YOUR OBJECTIVE
What you return should match every record exactly, with the images removed.

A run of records
— Begin —

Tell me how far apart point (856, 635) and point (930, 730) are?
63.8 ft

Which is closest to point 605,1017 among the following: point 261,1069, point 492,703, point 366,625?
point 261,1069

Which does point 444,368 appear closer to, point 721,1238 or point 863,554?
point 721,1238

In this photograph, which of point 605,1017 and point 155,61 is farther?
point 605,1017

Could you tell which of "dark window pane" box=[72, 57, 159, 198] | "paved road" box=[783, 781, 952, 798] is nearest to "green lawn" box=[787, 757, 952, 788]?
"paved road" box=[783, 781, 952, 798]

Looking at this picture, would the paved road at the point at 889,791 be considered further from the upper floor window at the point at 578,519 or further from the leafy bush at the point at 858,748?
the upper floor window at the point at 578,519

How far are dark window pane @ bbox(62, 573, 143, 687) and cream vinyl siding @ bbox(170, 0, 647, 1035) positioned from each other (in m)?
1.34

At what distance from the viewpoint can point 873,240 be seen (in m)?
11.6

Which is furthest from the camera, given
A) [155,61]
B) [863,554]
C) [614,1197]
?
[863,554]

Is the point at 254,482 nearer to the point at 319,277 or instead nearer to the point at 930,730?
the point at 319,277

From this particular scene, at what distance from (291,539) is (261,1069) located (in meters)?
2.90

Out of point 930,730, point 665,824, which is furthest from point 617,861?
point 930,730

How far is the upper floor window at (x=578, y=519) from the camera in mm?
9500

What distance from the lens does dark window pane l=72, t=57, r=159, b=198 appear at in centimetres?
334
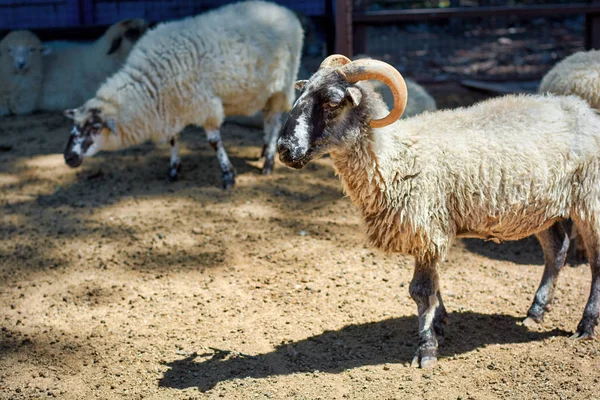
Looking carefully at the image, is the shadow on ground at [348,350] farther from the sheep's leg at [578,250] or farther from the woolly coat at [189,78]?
the woolly coat at [189,78]

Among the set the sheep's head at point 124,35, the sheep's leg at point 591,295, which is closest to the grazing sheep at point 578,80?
the sheep's leg at point 591,295

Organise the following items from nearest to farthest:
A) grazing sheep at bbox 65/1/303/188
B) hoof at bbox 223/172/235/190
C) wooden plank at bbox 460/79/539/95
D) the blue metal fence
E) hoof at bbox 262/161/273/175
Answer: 1. grazing sheep at bbox 65/1/303/188
2. hoof at bbox 223/172/235/190
3. hoof at bbox 262/161/273/175
4. wooden plank at bbox 460/79/539/95
5. the blue metal fence

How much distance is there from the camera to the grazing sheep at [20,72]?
10.5 metres

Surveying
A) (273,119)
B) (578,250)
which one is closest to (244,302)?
(578,250)

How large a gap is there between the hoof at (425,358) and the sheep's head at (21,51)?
28.0 ft

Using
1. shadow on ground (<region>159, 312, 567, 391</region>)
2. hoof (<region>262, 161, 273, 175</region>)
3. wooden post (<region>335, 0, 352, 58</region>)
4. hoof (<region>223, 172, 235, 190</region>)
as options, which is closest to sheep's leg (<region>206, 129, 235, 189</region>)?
hoof (<region>223, 172, 235, 190</region>)

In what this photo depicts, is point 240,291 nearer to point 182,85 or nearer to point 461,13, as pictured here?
point 182,85

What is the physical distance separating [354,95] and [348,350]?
1.65m

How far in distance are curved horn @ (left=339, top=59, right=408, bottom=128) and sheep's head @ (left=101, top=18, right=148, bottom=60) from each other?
7.15 meters

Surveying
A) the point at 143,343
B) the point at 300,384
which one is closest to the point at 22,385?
the point at 143,343

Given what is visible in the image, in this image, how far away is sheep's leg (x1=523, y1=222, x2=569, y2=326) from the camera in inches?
189

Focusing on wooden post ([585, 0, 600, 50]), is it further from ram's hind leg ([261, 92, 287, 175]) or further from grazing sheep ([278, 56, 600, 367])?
grazing sheep ([278, 56, 600, 367])

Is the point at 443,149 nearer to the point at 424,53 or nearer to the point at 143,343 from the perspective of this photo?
the point at 143,343

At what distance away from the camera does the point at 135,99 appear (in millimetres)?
7277
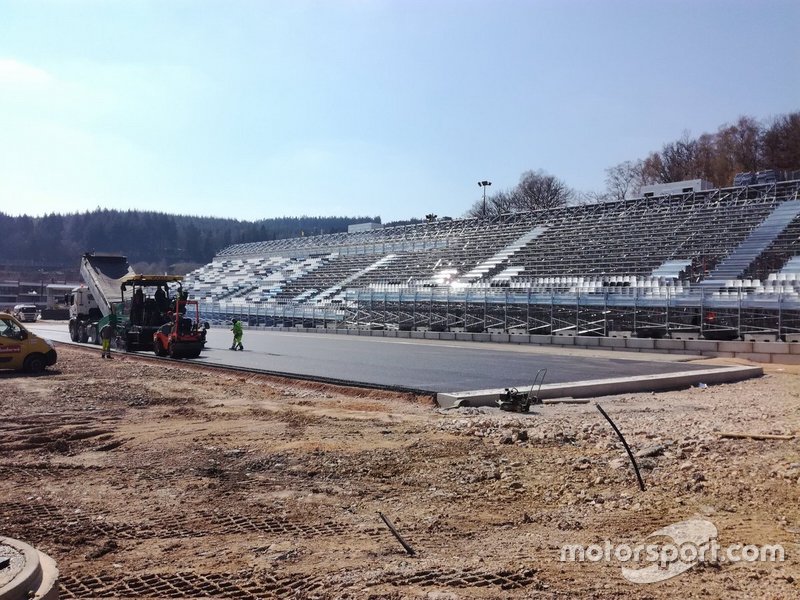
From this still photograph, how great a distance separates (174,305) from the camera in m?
27.7

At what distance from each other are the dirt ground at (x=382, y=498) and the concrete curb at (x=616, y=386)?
3.80 feet

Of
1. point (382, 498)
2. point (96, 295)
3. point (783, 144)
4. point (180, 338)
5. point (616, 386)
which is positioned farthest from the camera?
point (783, 144)

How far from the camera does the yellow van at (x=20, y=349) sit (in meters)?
Answer: 20.3

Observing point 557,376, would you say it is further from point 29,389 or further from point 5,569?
point 5,569

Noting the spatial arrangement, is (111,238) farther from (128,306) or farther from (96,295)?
(128,306)

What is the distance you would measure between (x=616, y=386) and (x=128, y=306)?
20762 millimetres

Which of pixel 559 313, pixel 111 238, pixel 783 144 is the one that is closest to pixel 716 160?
pixel 783 144

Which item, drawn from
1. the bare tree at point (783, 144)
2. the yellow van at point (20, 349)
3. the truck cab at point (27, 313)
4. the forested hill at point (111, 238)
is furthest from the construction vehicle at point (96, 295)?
the forested hill at point (111, 238)

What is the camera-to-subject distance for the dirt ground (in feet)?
17.1

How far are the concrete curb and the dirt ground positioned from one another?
116 centimetres

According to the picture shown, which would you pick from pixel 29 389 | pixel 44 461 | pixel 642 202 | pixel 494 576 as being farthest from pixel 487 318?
pixel 494 576

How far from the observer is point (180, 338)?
25.9 meters

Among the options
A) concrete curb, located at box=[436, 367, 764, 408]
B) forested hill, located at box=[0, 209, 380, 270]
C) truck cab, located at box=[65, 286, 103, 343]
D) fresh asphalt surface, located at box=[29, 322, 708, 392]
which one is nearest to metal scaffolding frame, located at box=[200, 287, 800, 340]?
fresh asphalt surface, located at box=[29, 322, 708, 392]

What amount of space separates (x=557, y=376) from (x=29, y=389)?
12.7m
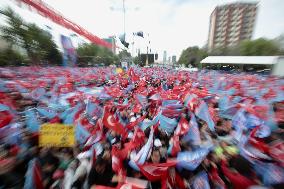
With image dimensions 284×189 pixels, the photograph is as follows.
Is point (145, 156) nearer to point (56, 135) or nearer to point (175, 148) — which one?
point (175, 148)

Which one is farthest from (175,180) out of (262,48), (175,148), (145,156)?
(262,48)

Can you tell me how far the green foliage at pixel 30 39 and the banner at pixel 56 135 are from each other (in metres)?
39.2

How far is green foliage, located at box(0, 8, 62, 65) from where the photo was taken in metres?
34.7

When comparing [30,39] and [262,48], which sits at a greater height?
[30,39]

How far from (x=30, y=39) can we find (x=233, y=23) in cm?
9140

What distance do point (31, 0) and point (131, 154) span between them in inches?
1147

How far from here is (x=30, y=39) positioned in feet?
120

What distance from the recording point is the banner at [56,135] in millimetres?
2693

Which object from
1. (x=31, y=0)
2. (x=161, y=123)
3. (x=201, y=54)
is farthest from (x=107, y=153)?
(x=201, y=54)

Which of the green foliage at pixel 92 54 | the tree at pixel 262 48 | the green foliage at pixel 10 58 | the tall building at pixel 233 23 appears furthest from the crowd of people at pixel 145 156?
the tall building at pixel 233 23

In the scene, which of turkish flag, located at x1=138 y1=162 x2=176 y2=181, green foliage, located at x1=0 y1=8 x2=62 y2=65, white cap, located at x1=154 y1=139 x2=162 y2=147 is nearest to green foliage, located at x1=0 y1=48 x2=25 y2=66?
green foliage, located at x1=0 y1=8 x2=62 y2=65

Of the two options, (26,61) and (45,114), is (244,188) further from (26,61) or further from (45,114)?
(26,61)

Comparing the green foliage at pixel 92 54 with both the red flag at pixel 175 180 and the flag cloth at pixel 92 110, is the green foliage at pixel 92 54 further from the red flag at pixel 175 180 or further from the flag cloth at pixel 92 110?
the red flag at pixel 175 180

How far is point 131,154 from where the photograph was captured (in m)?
3.08
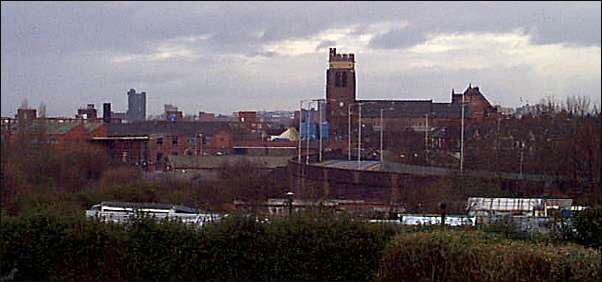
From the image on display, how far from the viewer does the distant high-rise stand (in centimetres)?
1947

— End —

CORRECT OUTPUT
Tell me how far apart point (856, 635) and point (930, 730) are?
63.8 ft

Which is closest to point 605,1017 among the following: point 261,1069, point 492,703, point 366,625?
point 261,1069

Which does point 444,368 appear closer to, point 721,1238 or point 863,554?
point 721,1238

In this photograph, which of point 605,1017 and point 155,61 is farther?
point 605,1017

Could you tell which of "dark window pane" box=[72, 57, 159, 198] | "paved road" box=[783, 781, 952, 798] is nearest to "green lawn" box=[787, 757, 952, 788]?
"paved road" box=[783, 781, 952, 798]

Looking at this picture, would the paved road at the point at 889,791 be considered further from the upper floor window at the point at 578,519 or further from the leafy bush at the point at 858,748?
the upper floor window at the point at 578,519

How far are dark window pane @ bbox(62, 573, 143, 687) and cream vinyl siding @ bbox(170, 0, 647, 1035) positioned from each other (in m)?
1.34

At what distance from the viewpoint can point 873,240 be seen (in m)?
11.6

Which is furthest from the camera, given
A) [155,61]
B) [863,554]
C) [614,1197]
?
[863,554]

Is the point at 254,482 nearer to the point at 319,277 or instead nearer to the point at 930,730?
the point at 319,277

From this particular scene, at what distance from (291,539) is (261,1069) located (in meters)?
2.90

Out of point 930,730, point 665,824, which is furthest from point 617,861?
point 930,730

How far is the upper floor window at (x=578, y=519) from the camera in mm?
9500

What distance from the lens does dark window pane l=72, t=57, r=159, b=198 appear at in centimetres?
334
Looking carefully at the image, is the shadow on ground at [348,350] farther from the sheep's leg at [578,250] or farther from the woolly coat at [189,78]?
the woolly coat at [189,78]

Among the set the sheep's head at point 124,35, the sheep's leg at point 591,295, which is closest to the grazing sheep at point 578,80?
the sheep's leg at point 591,295

Organise the following items from nearest to farthest:
A) grazing sheep at bbox 65/1/303/188
B) hoof at bbox 223/172/235/190
C) wooden plank at bbox 460/79/539/95
D) the blue metal fence
E) hoof at bbox 262/161/273/175
Answer: 1. grazing sheep at bbox 65/1/303/188
2. hoof at bbox 223/172/235/190
3. hoof at bbox 262/161/273/175
4. wooden plank at bbox 460/79/539/95
5. the blue metal fence

How much distance is there from the camera to the grazing sheep at [20,72]?
10.5 metres

Surveying
A) (273,119)
B) (578,250)
which one is closest to (244,302)?
(578,250)

How large a gap is there between the hoof at (425,358) and the sheep's head at (21,51)?
28.0 ft

Using
1. shadow on ground (<region>159, 312, 567, 391</region>)
2. hoof (<region>262, 161, 273, 175</region>)
3. wooden post (<region>335, 0, 352, 58</region>)
4. hoof (<region>223, 172, 235, 190</region>)
as options, which is closest to sheep's leg (<region>206, 129, 235, 189</region>)?
hoof (<region>223, 172, 235, 190</region>)

In what this photo depicts, is point 240,291 nearer to point 182,85 or nearer to point 461,13, as pictured here?
point 182,85

What is the physical distance separating [354,95] and [348,350]?
1.65m

How far in distance are curved horn @ (left=339, top=59, right=408, bottom=128) and sheep's head @ (left=101, top=18, right=148, bottom=60) from each other?
7.15 meters

Surveying
A) the point at 143,343
B) the point at 300,384
which one is closest to the point at 22,385?
the point at 143,343

Given what is visible in the image, in this image, how far away is sheep's leg (x1=523, y1=222, x2=569, y2=326) from the camera in inches?
189

Focusing on wooden post ([585, 0, 600, 50]), is it further from ram's hind leg ([261, 92, 287, 175]) or further from grazing sheep ([278, 56, 600, 367])?
grazing sheep ([278, 56, 600, 367])

Is the point at 443,149 nearer to the point at 424,53 or nearer to the point at 143,343 from the perspective of this photo?
the point at 143,343

At what distance away from the camera does the point at 135,99 appear (in millimetres)?
7277
From this still photograph, how great a distance separates (174,305) from the camera in m?
27.7

At what distance from each other are the dirt ground at (x=382, y=498) and the concrete curb at (x=616, y=386)?
3.80 feet

Of
1. point (382, 498)
2. point (96, 295)
3. point (783, 144)
4. point (180, 338)
5. point (616, 386)
which is positioned farthest from the camera?
point (783, 144)

How far from the camera does the yellow van at (x=20, y=349) sit (in meters)?
Answer: 20.3

Observing point 557,376, would you say it is further from point 29,389 or further from point 5,569?
point 5,569

Noting the spatial arrangement, is (111,238) farther from (128,306) or farther from (96,295)?
(128,306)

What is the distance you would measure between (x=616, y=386) and (x=128, y=306)?
20762 millimetres

Which of pixel 559 313, pixel 111 238, pixel 783 144 is the one that is closest to pixel 716 160?
pixel 783 144

Which item, drawn from
1. the bare tree at point (783, 144)
2. the yellow van at point (20, 349)
3. the truck cab at point (27, 313)
4. the forested hill at point (111, 238)
is furthest from the construction vehicle at point (96, 295)?
the forested hill at point (111, 238)

What is the camera-to-subject distance for the dirt ground (in feet)?
17.1

How far are the concrete curb and the dirt ground positioned from one another?
116 centimetres

According to the picture shown, which would you pick from pixel 29 389 | pixel 44 461 | pixel 642 202 | pixel 494 576 as being farthest from pixel 487 318?
pixel 494 576

How far from the observer is point (180, 338)?
25.9 meters

Among the options
A) concrete curb, located at box=[436, 367, 764, 408]
B) forested hill, located at box=[0, 209, 380, 270]
C) truck cab, located at box=[65, 286, 103, 343]
D) fresh asphalt surface, located at box=[29, 322, 708, 392]
which one is nearest to metal scaffolding frame, located at box=[200, 287, 800, 340]?
fresh asphalt surface, located at box=[29, 322, 708, 392]

What amount of space separates (x=557, y=376) from (x=29, y=389)?
12.7m
With image dimensions 284×189 pixels, the photograph is as follows.
Is point (145, 156) nearer to point (56, 135) or nearer to point (175, 148) — which one?
point (175, 148)

Which one is farthest from (175,180) out of (262,48), (175,148), (145,156)?
(262,48)

Can you tell me how far the green foliage at pixel 30 39 and the banner at pixel 56 135 are from each other (in metres)?
39.2

How far is green foliage, located at box(0, 8, 62, 65) from where the photo was taken in metres?
34.7

When comparing [30,39] and [262,48], which sits at a greater height?
[30,39]

How far from (x=30, y=39) can we find (x=233, y=23) in cm?
9140

What distance do point (31, 0) and point (131, 154) span between them in inches?
1147

How far from here is (x=30, y=39) positioned in feet?
120

What distance from the recording point is the banner at [56,135] in millimetres?
2693

Which object from
1. (x=31, y=0)
2. (x=161, y=123)
3. (x=201, y=54)
is farthest from (x=107, y=153)?
(x=201, y=54)

Which of the green foliage at pixel 92 54 | the tree at pixel 262 48 | the green foliage at pixel 10 58 | the tall building at pixel 233 23 appears furthest from the crowd of people at pixel 145 156?
the tall building at pixel 233 23

In the scene, which of turkish flag, located at x1=138 y1=162 x2=176 y2=181, green foliage, located at x1=0 y1=8 x2=62 y2=65, white cap, located at x1=154 y1=139 x2=162 y2=147 is nearest to green foliage, located at x1=0 y1=48 x2=25 y2=66?
green foliage, located at x1=0 y1=8 x2=62 y2=65

Of the two options, (26,61) and (45,114), is (244,188) further from (26,61) or further from (45,114)?
(26,61)

Comparing the green foliage at pixel 92 54 with both the red flag at pixel 175 180 and the flag cloth at pixel 92 110, is the green foliage at pixel 92 54 further from the red flag at pixel 175 180 or further from the flag cloth at pixel 92 110?
the red flag at pixel 175 180

How far is point 131,154 from where the photograph was captured (in m)?
3.08
From the image on display, how far from the viewer does the distant high-rise stand (in centimetres)?
1947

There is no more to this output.